3.3 Mode and passband data format
The mode is set with command $01 or $06. The mode is defined by the first data byte following the command and can by followed by a filter width setting (see below).
| $FE | $FE | to | fm | $06 | $01 | $FD |
In commands $01 and $06 (and some extended commands) where the mode is set or read, the following values are used:
| Mode | Data | Comment |
|---|---|---|
| LSB | $00 | |
| USB | $01 | |
| AM | $02 | |
| CW | $03 | |
| RTTY (FSK) | $04 | FM on IC-910 |
| FM | $05 | |
| Wide FM | $06 | IC-706xxx, IC-R8500, IC-R20 |
| CW-R | $07 | CW reverse sideband |
| RTTY-R | $08 | RTTY reverse sideband |
| S-AM | $11 | Synchronous AM detection, IC-R75 |
| PSK | $12 | PSK31, IC-7800 only |
| PSK-R | $12 | PSK31, IC-7800 only, reverse sideband |
| SSB | $0500 | IC-R7000 only, USB/LSB is selected via front switch |
- Of course not all modes are available on all rigs
- The codes for the mode in extended commands $1A (IF filter setting) can differ from this table.
- Data modes (LSB-D, USB-D, AM-D, FM-D) which are available since the IC-756Pro and later rigs are not accessible through the mode command, only through special commands which turn data mode on and off ($1A $06). The memories also have the capability to store data modes.
- The SSB command for the IC-R7000 really uses two bytes.
- Surprisingly the IC-7000 does not list WFM as a possible mode. I haven't had time yet to check if WFM is selectable by CI-V commands.
Passband data (filter width)
Mode and passband data are always transmitted together in the same command, although the passband data can be omitted. So the mode can be set without sending additional passband data, but to send passband information, the mode has to be sent always together with passband data.
| $FE | $FE | to | fm | $06 | $01 | $02 | $FD |
The passband data (IF bandwidth) is:
| Filter setting | Value |
|---|---|
| Wide | $01 |
| Medium/Normal | $02 |
| Narrow | $03 |
Due to historical reasons the filter settings are somewhat confusing. The original CI-V protocol initially had only two settings for filter width: normal and narrow. When newer rigs came out, supporting three settings (wide, normal, narrow) the codes for the filter width had to be extended.
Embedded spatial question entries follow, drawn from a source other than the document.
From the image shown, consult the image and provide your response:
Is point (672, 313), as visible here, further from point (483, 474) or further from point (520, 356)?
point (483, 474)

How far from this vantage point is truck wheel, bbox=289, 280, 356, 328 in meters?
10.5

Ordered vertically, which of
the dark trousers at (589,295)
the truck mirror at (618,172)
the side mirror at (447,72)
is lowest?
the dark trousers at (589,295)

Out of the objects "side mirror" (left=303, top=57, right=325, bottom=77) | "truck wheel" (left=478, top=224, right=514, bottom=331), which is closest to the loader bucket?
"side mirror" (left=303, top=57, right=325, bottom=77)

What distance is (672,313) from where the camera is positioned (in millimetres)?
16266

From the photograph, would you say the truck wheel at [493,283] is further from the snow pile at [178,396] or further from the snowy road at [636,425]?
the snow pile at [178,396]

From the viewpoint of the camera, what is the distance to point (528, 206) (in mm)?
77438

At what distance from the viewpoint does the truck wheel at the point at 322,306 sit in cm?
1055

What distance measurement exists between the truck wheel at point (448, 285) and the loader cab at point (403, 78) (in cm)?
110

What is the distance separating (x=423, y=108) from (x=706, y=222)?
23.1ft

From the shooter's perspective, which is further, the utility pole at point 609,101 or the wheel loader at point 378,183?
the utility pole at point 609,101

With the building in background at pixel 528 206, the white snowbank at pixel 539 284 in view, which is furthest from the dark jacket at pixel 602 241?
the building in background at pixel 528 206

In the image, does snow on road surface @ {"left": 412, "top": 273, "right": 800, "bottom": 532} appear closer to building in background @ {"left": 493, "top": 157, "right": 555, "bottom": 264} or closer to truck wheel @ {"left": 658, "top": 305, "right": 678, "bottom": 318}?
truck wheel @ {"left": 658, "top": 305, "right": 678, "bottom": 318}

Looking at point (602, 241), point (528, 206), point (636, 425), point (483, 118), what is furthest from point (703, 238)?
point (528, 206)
This leads to some confusion about which value sets which filter, further aggravated by erroneous documentation (e.g. IC-R75). And when looking at the DSP-filter rigs like IC-756Pro ff., where the user can define and arrange each of the three filters individually, the settings of 'wide' or 'narrow' become meaningless. Here a filter value of $01 corresponds to filter 1, value $02 to filter 2 and $03 to filter 3, regardless of whether filter 1 is acutally wider than filter 2 or 3.
Formerly only $01 and $02 were used for wide and narrow, medium/normal was introduced later and the data rearranged. So it can happen that 'narrow' on older rigs is programmed using $02, on other, newer rigs as $03.
Note: Please note that when omitting the filter value from this command, the results can be unexpected. I recently discovered that the IC-R8500 switches to 'wide' filter when issueing the command without filter value (for AM). On my IC-756Pro3 and the IC-R75 the filter is always set to 'Normal' when missing.